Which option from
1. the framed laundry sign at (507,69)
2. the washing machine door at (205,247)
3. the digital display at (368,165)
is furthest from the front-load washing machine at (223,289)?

____

Work instructions
Turn the lines of the items above into a numbered list, leaving out any blank lines.

Reply
1. Which option from
2. 1. the framed laundry sign at (507,69)
3. 2. the washing machine door at (205,247)
4. 3. the digital display at (368,165)
5. is furthest from the front-load washing machine at (223,289)?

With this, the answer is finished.